• _Requirement_
Reproduce every one of the records below word for word, leaving out the pictures.

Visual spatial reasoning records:
-- Start --

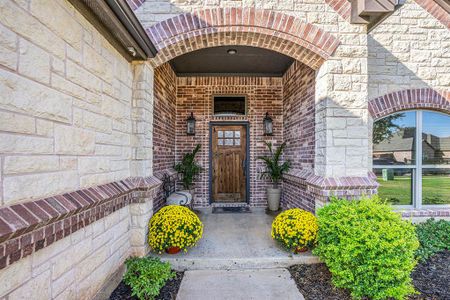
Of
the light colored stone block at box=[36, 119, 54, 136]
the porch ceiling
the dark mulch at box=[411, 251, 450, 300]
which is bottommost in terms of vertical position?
the dark mulch at box=[411, 251, 450, 300]

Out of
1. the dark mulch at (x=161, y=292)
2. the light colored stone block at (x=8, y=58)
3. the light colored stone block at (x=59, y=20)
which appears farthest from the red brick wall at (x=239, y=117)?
the light colored stone block at (x=8, y=58)

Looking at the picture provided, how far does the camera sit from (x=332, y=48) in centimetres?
330

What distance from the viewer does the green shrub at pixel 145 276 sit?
244 cm

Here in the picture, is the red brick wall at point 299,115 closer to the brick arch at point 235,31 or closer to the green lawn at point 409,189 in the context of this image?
the brick arch at point 235,31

-- End --

• _The answer_
Of
the light colored stone block at box=[36, 119, 54, 136]
the porch ceiling
the dark mulch at box=[411, 251, 450, 300]
which is bottommost in terms of vertical position?
the dark mulch at box=[411, 251, 450, 300]

Out of
1. the dark mulch at (x=161, y=292)
2. the light colored stone block at (x=8, y=58)
3. the light colored stone block at (x=59, y=20)
which appears farthest from the red brick wall at (x=239, y=117)?
the light colored stone block at (x=8, y=58)

Looking at the picture provided, how far does the camera sit from (x=332, y=48) in centimetres?
330

What distance from the viewer does the green shrub at pixel 145 276 sit?
244 cm

Here in the picture, is the red brick wall at point 299,115 closer to the brick arch at point 235,31 or closer to the green lawn at point 409,189 in the context of this image?
the brick arch at point 235,31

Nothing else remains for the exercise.